Chairman of the Environment & Health Permanent Monitoring Panels (PMP)of the International Seminars on Planetary Emergencies of the EMFCSC and he has organized several sessions (e.g. Neurobehavioral Effects of Endocrine Disrupting Chemicals: sources,amount ,ecological impact and effects on development, reproduction , brain and behavior in animals and humans “; “Epigenetic transgenerational effects of the Endocrine Disrupting Contaminants Bisphenol A; Environmental Contaminants and Children Health ; Biological and social causes of the epidemic of childhood obesity)

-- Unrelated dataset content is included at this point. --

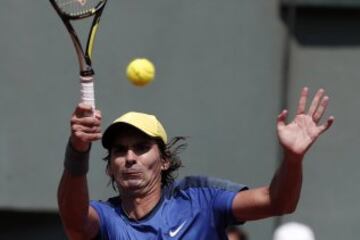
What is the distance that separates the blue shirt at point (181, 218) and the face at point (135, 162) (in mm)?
110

He has organized and directed several workshops of the International School of Ethology e.g. Ethology and Psychobiology of fear and defense (1988); Protection and Abuse of Young in Animals and Man (1990) ;); Environmental Endocrine disrupting Chemicals:neural, endocrine and behavioral effects (1995); Ethology & Biomedical Research (1998); Impact of Endocrine Disrupting Chemicals (EDCs) on Brain development and Behavior(2002) ;Individual Differences in Behavior and Physiology:Causes and Consequences (2003) Social stress: impact on Physiology and Behavior(2003) ; The obese species: Clinical and preclinical understanding of eatingand energy balance disorders( 2011) The Evolution of Morality: the Biology and Philosophy of Human Conscience (2012); What made us Humans?Biological and Cultural Evolution of Homo Sapiens (2014); Animal and Human Emotions(2016); Translational Neuroscience and Mental Disorders:bridging the gap between animal models and human condition(2016);Animal and Human Emotions(2016); Translational Neuroscience and Mental Disorders: bridging the gap between animal models and human condition (2016); Evolution and Future on Rituals, beliefs and religious minds (2018); Epigenetic in Cognition: an Evolutionary Approach (2018)); Ethology, Psychology, Psychiatry:an evolutionary approach(2019)” ;“ Sex differences, dimorphisms, divergences: impact on brain and behavior in health and disease (2019) ; Mens sana in corpore sano: psychobiological effects of physical activity (2021); Darwin in Medicine: Why evolution is relevant for research and medical practice (2022); Ethology Past Present and Future(2023); The Athletic Ape: Merging Human Evolutionary Biology with Sports Science (2023); Beyond words: Ethology of nonverbal interactions in therapeutic setting and psychiatric disorders(2024)

Matteo Tonna

  • Associate Professor in Psychiatry, University of Parma (Italy)
  • Email: matteo.tonna@unipr.it
  • https://personale.unipr.it/it/ugovdocenti/person/15396

Matteo Tonna graduated in medicine at the University of Parma in 2002. He completed his psychiatry training in 2006. His subsequent training included a Clinical Attachment at the West Berkshire Psychiatric Service and in Prospect Park Psychiatric Hospital of Reading (UK) in 2006, a Post-graduate University Master in “First Episode Psychoses” at the University of Verona (Italy) completed in 2011 and a PhD in Neuroscience at the University of Modena-Reggio Emilia (Italy) completed in 2020.

He is currently Professor of Psychiatry and Head of the Psychiatric Clinic of the University of Parma and he has authored more than 100 articles on international scientific journals.

His principal field of interest is the evolutionary approach to classical psychopathology. His main clinically oriented research include: 1) the study of Obsessive-Compulsive Disorder (OCD) and its pattern of comorbidities from developmental years to adulthood, with the aim of unravelling the interplay between OCD, underlying psychopathological vulnerabilities (affective and psychotic dispositions) and psycho-social determinants (childhood trauma). In this regard, a particular topic of research is the study of proximate and ultimate mechanisms of ritual behavior in OCD, through a strong cross-disciplinary perspective (psychopathology, ethology and anthropology); 2) the study of the relationship between motor and language deficits in schizophrenia spectrum disorders, with the aim of elucidating the evolutionarily and developmentally trajectories linking the emergence of language to psychotic vulnerability in the human species.

Prof. Tonna is a member of several psychiatric and neuroscientific societies and Editor of different international scientific journals.